El género del biopic siempre suele fatigarme un poco. Primero, por su tendencia a la hagiografía, y a esa obsesión por intentar demostrar siempre que el protagonista-lumbreras de turno es un verdadero genio que sólo caga flores. Incluso cuando el protagonista resulta ser un maldito –algo que en los últimos tiempos del género se ha convertido casi en una obligación-, todas las actitudes resultan disculpables por mor de la genialidad. Y segundo, me suele molestar bastante de los biopics, sobre todo en los casos en que uno conoce a la celebridad con más precisión (al final uno suele consumir biopics, como consume ensayos biográficos, porque le interesa el personaje), esos irritantes deslices hacia lo obvio y hacia las alusiones excesivamente explícitas en relación con el contexto histórico. ¿Por qué coño a una estrella de rock americana de los años 60 tiene que vérsele en un momento de la película siguiendo por televisión el instante de la llegada a la Luna? Después está lo inevitable: la concentración de toda una vida en una hora y media de metraje obliga necesariamente a síntesis que en muchos casos resultan, por lo frívolo, pésimamente resueltas. Uno de los ejemplos más gráficos de esto que digo es precisamente español: me refiero a la película
Camarón, y al modo casi caricaturesco en que se resuelve la emblemática grabación de
La leyenda del tiempo, el álbum más influyente del cantaor, señalado por muchos como “el
Sgt. Peppers del flamenco”. Como muchos ya sabrán, estamos hablando de uno de los procesos de producción más elaborados y complicados que se recuerdan en la historia musical de nuestro país, que en un alarde de (no pretendido) humorismo los guionistas resuelven con un par de imágenes. En una de ellas,
Paco de Lucía aparece con un sitar en el estudio de grabación. "¿Eso qué es?", le preguntan. “Un sitar”, contesta él. “Tiene un sonido magnífico”, o algo así, añade. Ea. Ya está grabada
La leyenda del tiempo.
Cuento esto porque el último biopic que he visto –lo siento, soy un mitómano impenitente, y me lanzo de cabeza allá donde huela película-de-estrella-de-rock- salva de manera certera todos estos vicios. Me refiero a
Control, la película que cuenta la historia de
Ian Curtis, el cantante de
Joy Division, el mítico grupo de post-punk británico de los años 70 de corto recorrido y dilatada influencia. Es una película muy bien construida, cuyo acierto principal reside, a mi juicio, en centrarse en el aspecto más sentimental e íntimo de Curtis, en lugar de contar todas sus peripecias sobre los escenarios y sus excesos en el
backstage. El tono narrativo, además, tremendamente formalista, de un formalismo estático, sencillo, muy fotográfico –el director,
Anton Corbijn, es fotógrafo, y eso se nota-, contribuye a trasladarnos esa sensación de estar asistiendo al tenso testimonio de un fuerte drama personal. Porque, antes que biopic, la película más bien es una historia sobre la dificultad del amor, sobre la naturaleza del propio amor, de la pasión, de la posesión, de la libertad y del compromiso que va parejo a este amor. Se trata de un guión muy bien elaborado, y muy hábil, teniendo en cuenta que aborda un tema, la historia de un músico maldito que es patrimonio de la postmodernidad, bastante frágil y arriesgado.

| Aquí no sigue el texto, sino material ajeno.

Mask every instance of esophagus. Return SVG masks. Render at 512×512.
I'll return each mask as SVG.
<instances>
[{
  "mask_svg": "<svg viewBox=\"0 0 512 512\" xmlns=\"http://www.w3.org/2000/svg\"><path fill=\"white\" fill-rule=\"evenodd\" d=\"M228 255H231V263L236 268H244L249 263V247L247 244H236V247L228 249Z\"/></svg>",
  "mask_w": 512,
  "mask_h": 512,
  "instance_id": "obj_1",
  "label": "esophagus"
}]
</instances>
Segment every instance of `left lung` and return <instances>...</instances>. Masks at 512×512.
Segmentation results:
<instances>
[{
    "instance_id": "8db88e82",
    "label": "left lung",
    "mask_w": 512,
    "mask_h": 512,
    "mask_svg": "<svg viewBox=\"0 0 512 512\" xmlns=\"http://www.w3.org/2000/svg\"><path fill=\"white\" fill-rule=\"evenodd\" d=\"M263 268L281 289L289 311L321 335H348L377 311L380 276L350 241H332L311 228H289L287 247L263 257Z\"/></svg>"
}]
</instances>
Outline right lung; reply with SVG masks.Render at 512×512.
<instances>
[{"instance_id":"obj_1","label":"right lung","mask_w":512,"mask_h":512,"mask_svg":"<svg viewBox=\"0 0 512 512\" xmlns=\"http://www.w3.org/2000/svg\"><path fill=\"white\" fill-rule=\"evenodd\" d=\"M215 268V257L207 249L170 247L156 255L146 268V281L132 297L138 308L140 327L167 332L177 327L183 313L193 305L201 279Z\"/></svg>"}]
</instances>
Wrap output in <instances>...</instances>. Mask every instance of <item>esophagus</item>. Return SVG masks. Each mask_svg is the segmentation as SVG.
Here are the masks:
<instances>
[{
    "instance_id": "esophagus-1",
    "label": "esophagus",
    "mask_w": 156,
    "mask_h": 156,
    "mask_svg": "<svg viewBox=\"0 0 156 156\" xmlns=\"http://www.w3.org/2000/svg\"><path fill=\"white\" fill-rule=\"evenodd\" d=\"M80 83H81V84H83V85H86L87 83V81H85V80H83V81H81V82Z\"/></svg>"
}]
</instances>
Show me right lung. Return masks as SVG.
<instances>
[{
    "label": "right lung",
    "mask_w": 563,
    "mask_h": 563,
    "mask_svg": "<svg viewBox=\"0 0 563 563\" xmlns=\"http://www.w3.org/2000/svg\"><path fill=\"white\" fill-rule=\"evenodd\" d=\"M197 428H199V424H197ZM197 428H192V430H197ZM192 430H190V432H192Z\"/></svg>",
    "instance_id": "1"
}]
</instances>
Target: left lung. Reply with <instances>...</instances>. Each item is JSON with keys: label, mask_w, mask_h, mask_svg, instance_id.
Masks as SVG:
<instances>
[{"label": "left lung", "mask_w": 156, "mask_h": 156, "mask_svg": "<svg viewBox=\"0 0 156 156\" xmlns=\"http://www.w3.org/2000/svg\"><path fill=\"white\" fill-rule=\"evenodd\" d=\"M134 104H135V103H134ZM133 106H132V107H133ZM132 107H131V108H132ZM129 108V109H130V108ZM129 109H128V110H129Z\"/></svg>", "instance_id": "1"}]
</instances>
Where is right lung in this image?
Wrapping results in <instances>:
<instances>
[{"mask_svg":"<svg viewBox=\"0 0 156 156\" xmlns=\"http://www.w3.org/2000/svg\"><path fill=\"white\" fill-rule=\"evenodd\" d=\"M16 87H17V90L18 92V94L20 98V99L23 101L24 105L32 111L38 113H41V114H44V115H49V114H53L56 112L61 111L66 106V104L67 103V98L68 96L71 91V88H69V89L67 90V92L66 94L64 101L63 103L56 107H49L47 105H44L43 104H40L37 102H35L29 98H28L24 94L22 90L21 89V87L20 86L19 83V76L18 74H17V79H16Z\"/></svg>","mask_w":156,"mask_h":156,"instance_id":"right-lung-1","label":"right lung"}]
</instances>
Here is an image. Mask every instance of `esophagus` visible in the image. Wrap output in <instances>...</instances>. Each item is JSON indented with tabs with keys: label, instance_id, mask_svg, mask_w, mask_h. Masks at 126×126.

Los dos actores principales están que se salen, y como siempre
Samantha Morton lo borda, regalándonos una nueva interpretación descomunal. En fin, por fin un biopic musical decente. Salvando
Amadeus, de
Milos Forman, Bird, de
Clint Eastwood, y
Great Balls of Fire, del mediocre
Jim McBride, no recuerdo ninguno sobre músicos que haya estado medianamente a la altura.